Disclaimer: MetalMiner has not discussed pricing trends with any of the mills mentioned in this article. The opinions in this piece are either attributed to other sources or our own.
ThyssenKrupp’s Alabama steel mill was always going to put pressure on incumbent domestic mills, bringing as it does some 5 million tons of capacity into the market. But when it was decided to proceed with the investment in 2007 the steel market was in bullish mood.
This Dept of Commerce chart shows how steel consumption had been running at high numbers in the years before and it wasn’t until a year later in mid 2008 when demand dropped off a cliff.
Combined with the Alabama plant is a Brazilian blast furnace and slab casting plant gradually ramping up to an eventual 5 million tons a year of slabs. “Only 3 million tons of this will be shipped to Alabama, the balance 2 million will go to ThyssenKrupp’s European plants. The Alabama plant consists of a carbon steel plant with a hot strip mill, which eventually will reach 5 million tons annual capacity, a cold strip line with 2.5 million tons, and galvanizing lines of 1.8 million tons according to a recent Reuters article.
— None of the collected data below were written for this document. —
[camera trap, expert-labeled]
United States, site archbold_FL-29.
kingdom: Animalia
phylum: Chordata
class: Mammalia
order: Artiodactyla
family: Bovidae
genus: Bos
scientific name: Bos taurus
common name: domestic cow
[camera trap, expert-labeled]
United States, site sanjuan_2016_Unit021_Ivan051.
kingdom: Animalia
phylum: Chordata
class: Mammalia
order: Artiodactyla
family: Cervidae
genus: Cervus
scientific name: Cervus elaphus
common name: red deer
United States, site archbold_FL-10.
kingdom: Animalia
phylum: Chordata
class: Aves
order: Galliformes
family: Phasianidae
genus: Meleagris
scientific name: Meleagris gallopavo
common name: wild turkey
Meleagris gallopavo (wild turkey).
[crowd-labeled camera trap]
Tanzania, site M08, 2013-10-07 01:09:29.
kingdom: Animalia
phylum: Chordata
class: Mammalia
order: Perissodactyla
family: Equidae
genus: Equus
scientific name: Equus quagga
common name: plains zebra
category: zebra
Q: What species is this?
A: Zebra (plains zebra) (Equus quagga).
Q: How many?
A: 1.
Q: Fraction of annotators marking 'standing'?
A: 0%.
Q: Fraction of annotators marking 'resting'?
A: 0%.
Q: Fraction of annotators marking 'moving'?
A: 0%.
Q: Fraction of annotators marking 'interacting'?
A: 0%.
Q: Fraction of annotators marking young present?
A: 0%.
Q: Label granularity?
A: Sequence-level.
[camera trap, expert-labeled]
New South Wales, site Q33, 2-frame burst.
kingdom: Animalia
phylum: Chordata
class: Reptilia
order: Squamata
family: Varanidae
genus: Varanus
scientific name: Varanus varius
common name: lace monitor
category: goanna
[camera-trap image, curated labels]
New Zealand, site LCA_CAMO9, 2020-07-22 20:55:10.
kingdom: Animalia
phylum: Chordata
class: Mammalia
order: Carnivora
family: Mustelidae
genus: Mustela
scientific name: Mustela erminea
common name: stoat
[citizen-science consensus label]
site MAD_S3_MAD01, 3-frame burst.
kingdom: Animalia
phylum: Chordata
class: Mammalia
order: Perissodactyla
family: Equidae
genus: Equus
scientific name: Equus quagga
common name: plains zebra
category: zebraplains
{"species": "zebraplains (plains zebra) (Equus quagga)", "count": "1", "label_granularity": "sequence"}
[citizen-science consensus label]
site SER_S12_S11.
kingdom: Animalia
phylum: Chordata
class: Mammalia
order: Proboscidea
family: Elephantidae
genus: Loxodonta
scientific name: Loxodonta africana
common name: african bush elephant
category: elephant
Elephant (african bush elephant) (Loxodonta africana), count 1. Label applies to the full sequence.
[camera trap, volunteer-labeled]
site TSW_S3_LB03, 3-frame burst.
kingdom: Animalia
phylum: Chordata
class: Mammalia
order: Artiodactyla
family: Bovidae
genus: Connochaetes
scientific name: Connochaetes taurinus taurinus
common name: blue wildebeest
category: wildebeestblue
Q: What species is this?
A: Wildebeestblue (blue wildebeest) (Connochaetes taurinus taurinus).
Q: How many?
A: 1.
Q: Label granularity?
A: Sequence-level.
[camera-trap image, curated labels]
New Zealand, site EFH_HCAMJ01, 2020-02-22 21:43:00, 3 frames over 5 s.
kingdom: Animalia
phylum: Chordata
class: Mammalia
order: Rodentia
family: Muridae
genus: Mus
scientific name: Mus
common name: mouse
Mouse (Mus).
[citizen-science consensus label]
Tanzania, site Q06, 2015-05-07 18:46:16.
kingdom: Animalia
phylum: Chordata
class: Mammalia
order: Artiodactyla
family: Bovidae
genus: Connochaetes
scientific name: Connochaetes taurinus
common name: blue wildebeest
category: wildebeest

An adjacent stainless steel mill will start production in October 2010, initially with a reduced cold-rolled capacity of around 100,000 tons per year and expanding to a maximum of 140,000 tons.
In a market where producers are running at little more than 71% capacity and prospects are uncertain for the second half of the year, concerns are being raised that a price war will develop. Our expectation is that even with this new competitor in the market producers will continue to manage production capacity as they have done so successfully this year and will avoid depressing prices. Although the article states the expectation of Charles Bradford, an analyst at New York-based Affiliated Research Group that there could be a blood bath as incumbent suppliers cut prices to protect their market share, we think this is unlikely. Price have shown a small uptick over the last couple of weeks and we hold to our expectation that rising scrap prices will support a higher finished steel price by year end.
The expectations of price falls, on the other hand, won’t be helped by rumors that ArcelorMittal is looking to regain lost market share. US Steel and AK Steel are said to be the most vulnerable to competition from the new mill both in terms of product mix and fixed cost base. Nucor who is said to command some 75% of the market share in the area nearest to the new ThyssenKrupp plant has a greater portion of production in long rather than flat products and runs a leaner variable cost base operation that is better able to respond to price pressure from rivals.
Nevertheless, additional high quality competition of this kind will inevitably limit the ability of steel makers to raise prices over the next 18-24 months and however disciplined the mills are in managing their capacity will help to limit price rises for consumers. Consumers looking to fix prices going forward may be well advised to cover only part of their requirement. Global demand is weak from previously bullish China to sluggish Europe. Raw material costs appear to be abating (with the exception of scrap prices) and capacity utilization is still historically on the low side. On balance 2011 could be an interesting year for steel prices, much will depend on the strength of the continuing recovery in manufacturing.